Task item: Which lines of the entries contain the string "this"? Copy each of them.

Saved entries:
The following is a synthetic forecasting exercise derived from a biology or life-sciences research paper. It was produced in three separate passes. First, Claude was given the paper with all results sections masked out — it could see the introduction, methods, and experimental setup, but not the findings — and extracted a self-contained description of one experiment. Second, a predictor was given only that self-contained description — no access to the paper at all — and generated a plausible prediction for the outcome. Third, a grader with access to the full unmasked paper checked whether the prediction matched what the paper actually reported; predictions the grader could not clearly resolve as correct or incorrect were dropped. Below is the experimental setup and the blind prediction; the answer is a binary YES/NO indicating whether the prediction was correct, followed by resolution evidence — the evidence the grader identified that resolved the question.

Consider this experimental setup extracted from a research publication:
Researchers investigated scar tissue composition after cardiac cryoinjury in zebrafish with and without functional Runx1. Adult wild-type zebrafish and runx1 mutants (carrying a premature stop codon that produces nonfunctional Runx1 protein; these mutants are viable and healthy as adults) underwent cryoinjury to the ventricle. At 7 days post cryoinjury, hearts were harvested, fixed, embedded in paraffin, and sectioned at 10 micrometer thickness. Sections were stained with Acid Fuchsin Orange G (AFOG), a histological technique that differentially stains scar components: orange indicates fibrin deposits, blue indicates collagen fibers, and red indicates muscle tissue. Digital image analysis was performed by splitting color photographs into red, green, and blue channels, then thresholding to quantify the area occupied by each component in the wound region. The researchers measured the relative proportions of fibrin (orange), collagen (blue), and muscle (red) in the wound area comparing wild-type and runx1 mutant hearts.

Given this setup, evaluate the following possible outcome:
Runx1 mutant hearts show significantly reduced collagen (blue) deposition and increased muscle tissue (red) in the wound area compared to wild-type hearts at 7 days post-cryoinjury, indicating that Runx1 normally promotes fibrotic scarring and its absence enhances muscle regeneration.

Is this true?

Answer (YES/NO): NO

Reply:
Consider this experimental setup extracted from a research publication:
Given this setup, evaluate the following possible outcome:
Is this true?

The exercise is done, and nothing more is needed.